§ RECORD EXCERPTS:
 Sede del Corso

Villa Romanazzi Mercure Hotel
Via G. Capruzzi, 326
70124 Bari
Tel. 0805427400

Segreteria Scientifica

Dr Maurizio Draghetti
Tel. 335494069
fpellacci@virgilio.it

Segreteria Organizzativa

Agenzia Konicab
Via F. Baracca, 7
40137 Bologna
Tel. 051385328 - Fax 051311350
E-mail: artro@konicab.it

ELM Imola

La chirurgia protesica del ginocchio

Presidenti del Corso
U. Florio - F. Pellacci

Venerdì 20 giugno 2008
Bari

---

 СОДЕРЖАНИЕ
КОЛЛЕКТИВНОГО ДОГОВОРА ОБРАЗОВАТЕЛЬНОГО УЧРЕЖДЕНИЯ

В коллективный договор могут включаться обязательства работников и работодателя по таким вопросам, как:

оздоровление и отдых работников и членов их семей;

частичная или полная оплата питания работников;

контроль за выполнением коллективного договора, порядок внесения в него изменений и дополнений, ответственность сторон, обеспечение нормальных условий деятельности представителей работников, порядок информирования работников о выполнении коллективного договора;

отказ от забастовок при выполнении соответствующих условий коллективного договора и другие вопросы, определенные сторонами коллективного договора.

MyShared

§ DIRECTIONS: Consider the string "выполнении". State how many lines of the data contain it, giving the number alone.

§ SOLUTION BELOW: 2